- [ACTIVITY]:
Give the number of lines in the data that contain the word "from"; no other text is needed.

** ENTRIES PROVIDED follows **

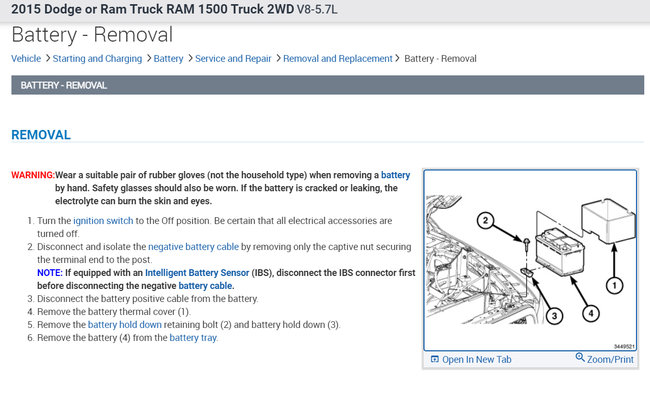 2015 Dodge or Ram Truck RAM 1500 Truck 2WD V8-5.7L

Battery - Removal

Vehicle > Starting and Charging > Battery > Service and Repair > Removal and Replacement > Battery - Removal

BATTERY - REMOVAL

REMOVAL

WARNING: Wear a suitable pair of rubber gloves (not the household type) when removing a battery by hand. Safety glasses should also be worn. If the battery is cracked or leaking, the electrolyte can burn the skin and eyes.

1. Turn the ignition switch to the Off position. Be certain that all electrical accessories are turned off.
2. Disconnect and isolate the negative battery cable by removing only the captive nut securing the terminal end to the post.
NOTE: If equipped with an Intelligent Battery Sensor (IBS), disconnect the IBS connector first before disconnecting the negative battery cable.
3. Disconnect the battery positive cable from the battery.
4. Remove the battery thermal cover (1).
5. Remove the battery hold down retaining bolt (2) and battery hold down (3).
6. Remove the battery (4) from the battery tray.

2
1
3
4
3449521

Open In New Tab
Zoom/Print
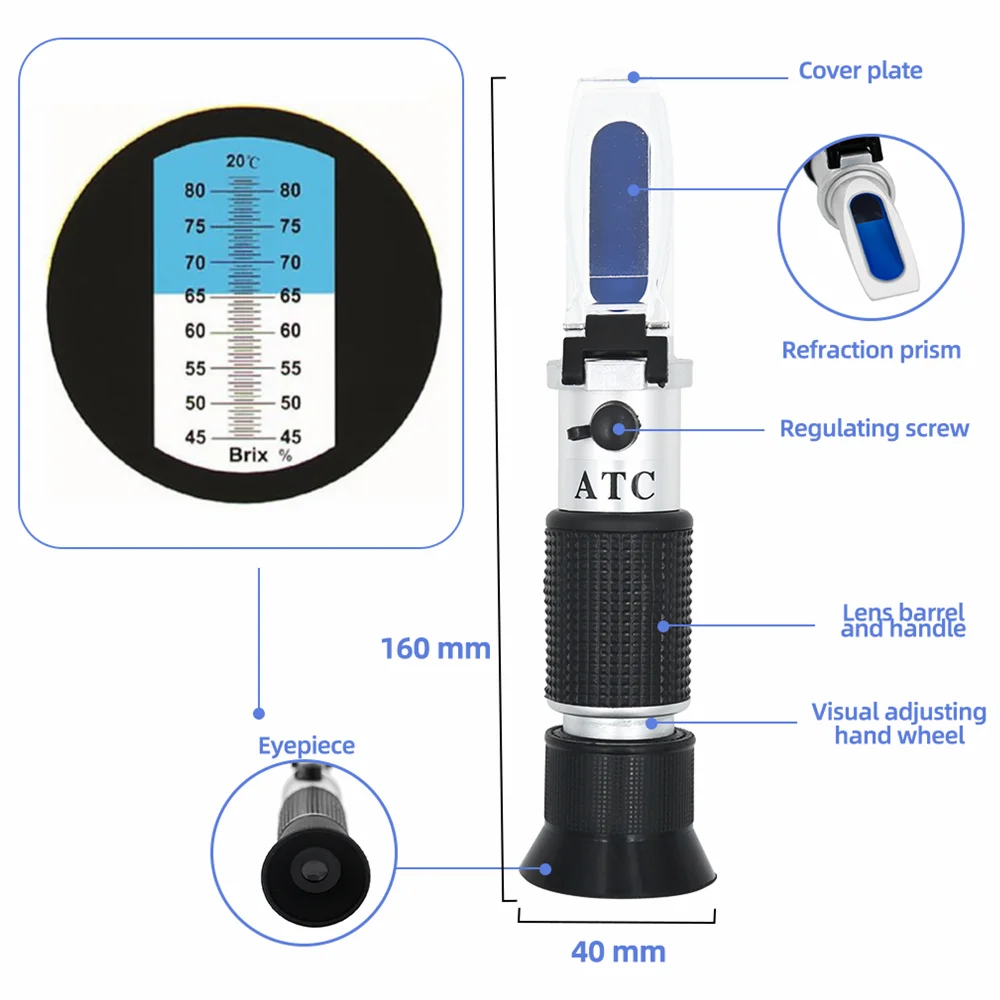 20℃

80 80
75 75
70 70
65 65
60 60
55 55
50 50
45 45
Brix %

Cover plate

Refraction prism

Regulating screw

ATC

Lens barrel and handle

160 mm

Visual adjusting hand wheel

Eyepiece

40 mm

** End of ENTRIES PROVIDED **

- [WRITTEN RESPONSE]:
2